▶ **ACTIVITY**
Could every line below be transcribed exactly, with the pictures dropped?

▶ **DATASET SECTION**

============================================================

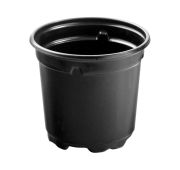 Горшочек для рассады, 90 х 80 мм, полистирол, Россия Горшочек для рассады 80 х 90 мм, полистирол. Ро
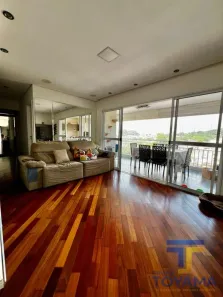 Apartamento com 3 Quartos para alugar, 96m² no Jardim Vazani, São Paulo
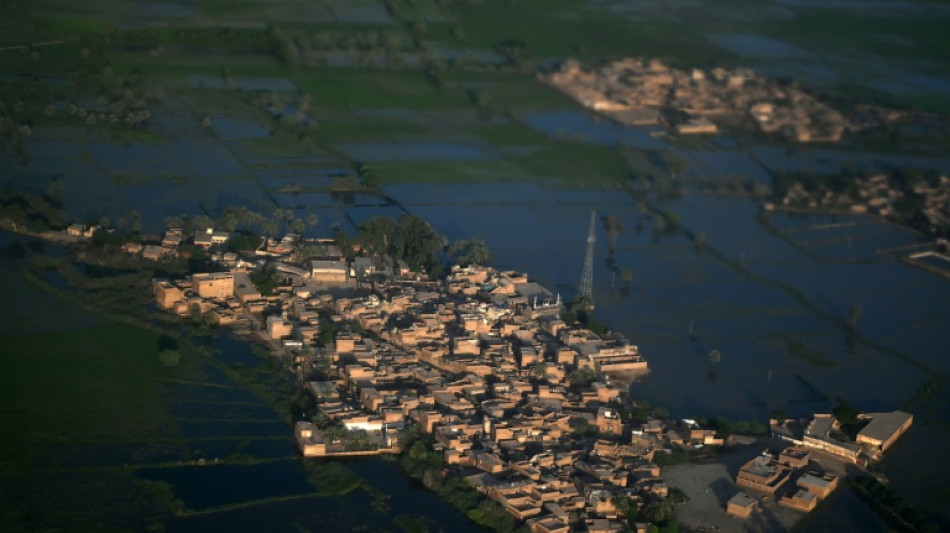 Climate change likely worsened Pakistan floods: study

============================================================

▶ **FINISHED EXERCISE**
 Горшочек для рассады, 90 х 80 мм, полистирол, Россия Горшочек для рассады 80 х 90 мм, полистирол. Ро
 Apartamento com 3 Quartos para alugar, 96m² no Jardim Vazani, São Paulo
 Climate change likely worsened Pakistan floods: study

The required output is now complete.